The main buff baldy should have been the focal point of the whole movie—especially considering he is Garry Medeiros, the man who wrote and directed the movie! He makes an awesome final guy. His scene against Wilcox is awesome—as is the reveal of what’s really under Wilcox’s mask. EEK!
DARK FIELDS (2006)
As five kids jump in a car to head to a concert, if you can stand to listen to the endless adolescent banter (complete with an obnoxious guy you’ll want to die first), you’ll eventually arrive at the moment when they run out of gas and one of them heads to a nearby house looking for a phone.
When he doesn’t return, the others all go to the house, starting what becomes pretty much an entire movie about four kids exploring a really, really, really dark house.

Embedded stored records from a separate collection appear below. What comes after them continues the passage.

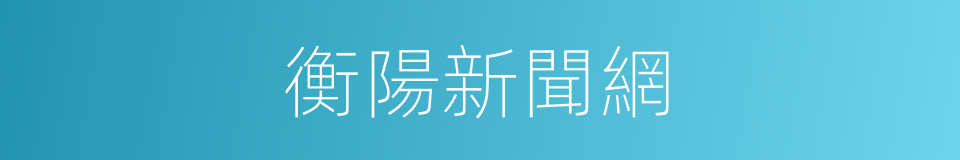 衡陽新聞網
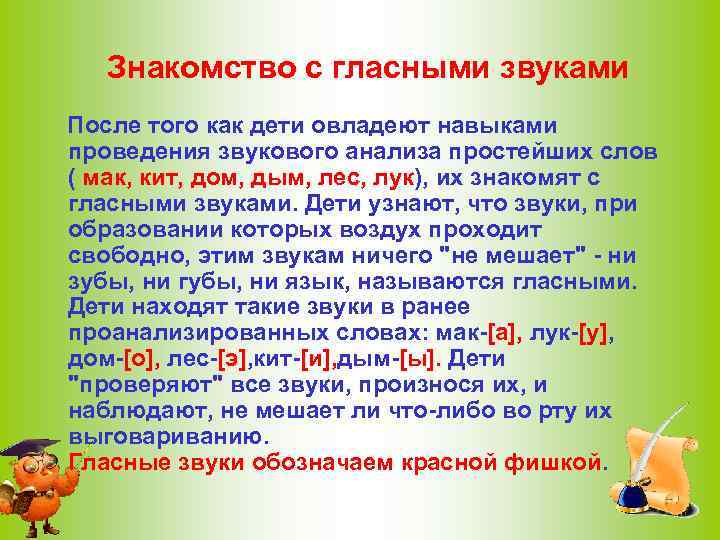 Знакомство с гласными звуками

После того как дети овладеют навыками проведения звукового анализа простейших слов ( мак, кит, дом, дым, лес, лук), их знакомят с гласными звуками. Дети узнают, что звуки, при образовании которых воздух проходит свободно, этим звукам ничего "не мешает" - ни зубы, ни губы, ни язык, называются гласными. Дети находят такие звуки в ранее проанализированных словах: мак-[а], лук-[у], дом-[о], лес-[э],кит-[и],дым-[ы]. Дети "проверяют" все звуки, произнося их, и наблюдают, не мешает ли что-либо во рту их выговариванию.
Гласные звуки обозначаем красной фишкой.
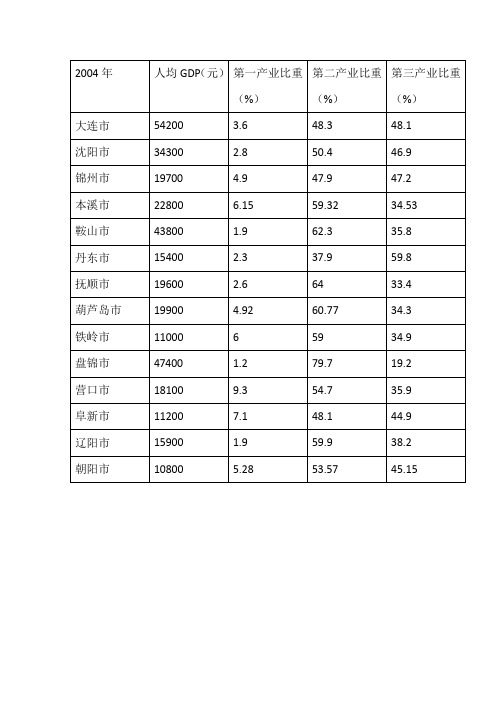 | 2004 年 | 人均 GDP（元） | 第一产业比重（%） | 第二产业比重（%） | 第三产业比重（%） |
|---|---|---|---|---|
| 大连市 | 54200 | 3.6 | 48.3 | 48.1 |
| 沈阳市 | 34300 | 2.8 | 50.4 | 46.9 |
| 锦州市 | 19700 | 4.9 | 47.9 | 47.2 |
| 本溪市 | 22800 | 6.15 | 59.32 | 34.53 |
| 鞍山市 | 43800 | 1.9 | 62.3 | 35.8 |
| 丹东市 | 15400 | 2.3 | 37.9 | 59.8 |
| 抚顺市 | 19600 | 2.6 | 64 | 33.4 |
| 葫芦岛市 | 19900 | 4.92 | 60.77 | 34.3 |
| 铁岭市 | 11000 | 6 | 59 | 34.9 |
| 盘锦市 | 47400 | 1.2 | 79.7 | 19.2 |
| 营口市 | 18100 | 9.3 | 54.7 | 35.9 |
| 阜新市 | 11200 | 7.1 | 48.1 | 44.9 |
| 辽阳市 | 15900 | 1.9 | 59.9 | 38.2 |
| 朝阳市 | 10800 | 5.28 | 53.57 | 45.15 |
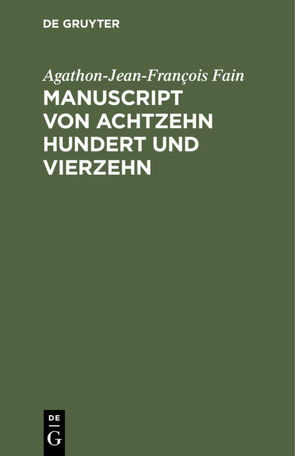 DE GRUYTER

Agathon-Jean-François Fain

MANUSCRIPT VON ACHTZEHN HUNDERT UND VIERZEHN

DE
G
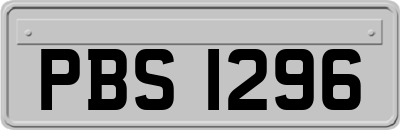 PBS 1296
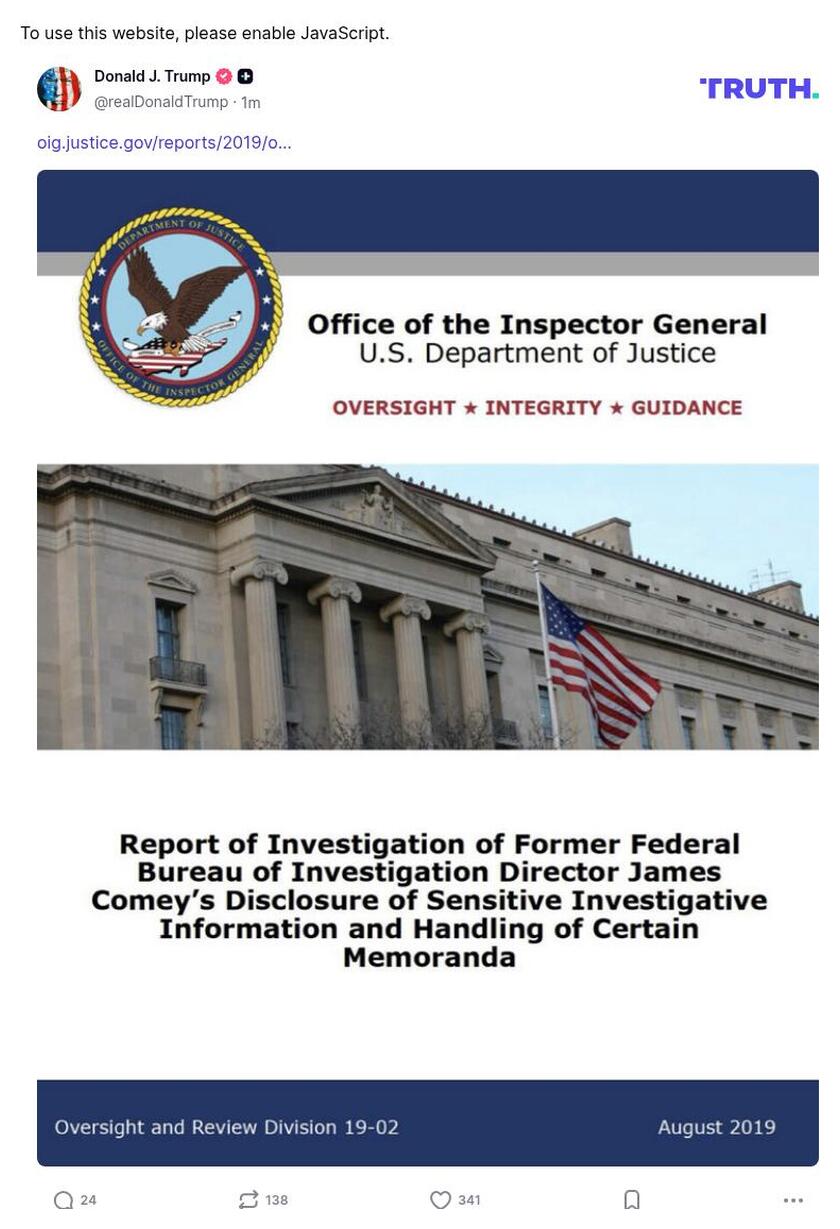 To use this website, please enable JavaScript.

Donald J. Trump
@realDonaldTrump · 1m

TRUTH.

oig.justice.gov/reports/2019/o...

DEPARTMENT OF JUSTICE
OFFICE OF THE INSPECTOR GENERAL

Office of the Inspector General
U.S. Department of Justice

OVERSIGHT ★ INTEGRITY ★ GUIDANCE

Report of Investigation of Former Federal Bureau of Investigation Director James Comey's Disclosure of Sensitive Investigative Information and Handling of Certain Memoranda

Oversight and Review Division 19-02

August 2019

24 138 341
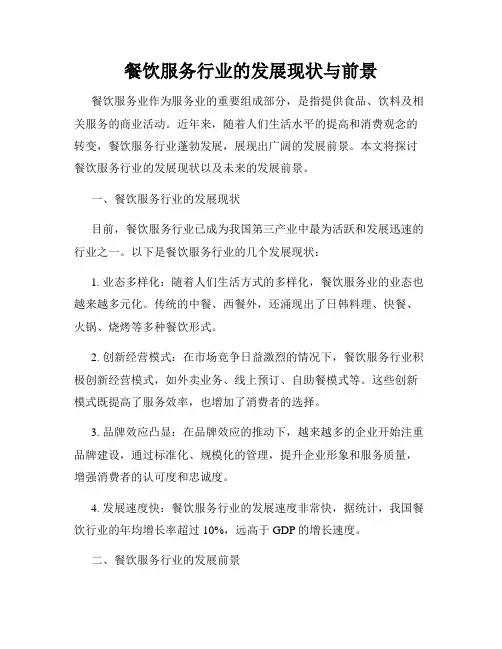 餐饮服务行业的发展现状与前景

餐饮服务业作为服务业的重要组成部分，是指提供食品、饮料及相关服务的商业活动。近年来，随着人们生活水平的提高和消费观念的转变，餐饮服务行业蓬勃发展，展现出广阔的发展前景。本文将探讨餐饮服务行业的发展现状以及未来的发展前景。

一、餐饮服务行业的发展现状

目前，餐饮服务行业已成为我国第三产业中最为活跃和发展迅速的行业之一。以下是餐饮服务行业的几个发展现状：

1. 业态多样化：随着人们生活方式的多样化，餐饮服务业的业态也越来越多元化。传统的中餐、西餐外，还涌现出了日韩料理、快餐、火锅、烧烤等多种餐饮形式。

2. 创新经营模式：在市场竞争日益激烈的情况下，餐饮服务行业积极创新经营模式，如外卖业务、线上预订、自助餐模式等。这些创新模式既提高了服务效率，也增加了消费者的选择。

3. 品牌效应凸显：在品牌效应的推动下，越来越多的企业开始注重品牌建设，通过标准化、规模化的管理，提升企业形象和服务质量，增强消费者的认可度和忠诚度。

4. 发展速度快：餐饮服务行业的发展速度非常快，据统计，我国餐饮行业的年均增长率超过 10%，远高于 GDP 的增长速度。

二、餐饮服务行业的发展前景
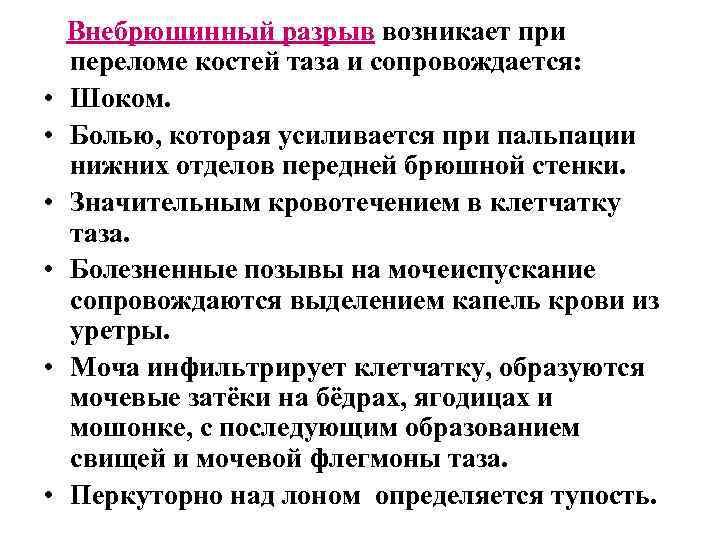 Внебрюшинный разрыв возникает при переломе костей таза и сопровождается:

• Шоком.
• Болью, которая усиливается при пальпации нижних отделов передней брюшной стенки.
• Значительным кровотечением в клетчатку таза.
• Болезненные позывы на мочеиспускание сопровождаются выделением капель крови из уретры.
• Моча инфильтрирует клетчатку, образуются мочевые затёки на бёдрах, ягодицах и мошонке, с последующим образованием свищей и мочевой флегмоны таза.
• Перкуторно над лоном определяется тупость.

Eventually, a couple die with little gore, we meet the killer—a big guy in a jumpsuit with Samara hair over his face—the two remaining girls find a shrine room with newspaper clippings on the wall that explain everything, and they end up being chased to a butcher shop, where the big final confrontation takes place.
There are so many stretches of nothing happening in the film, a low body count, and no feeling of connection to the characters. Even the killer gets little chance to deliver a menacing experience. And the main girl seems to want to be killed, because she just keeps making stupid, ridiculously brazen moves.
There was one part of the film that I really liked because there was something humorous about it, and it involves the girls interacting with a guy who gives them a ride to the butcher shop. Great scene.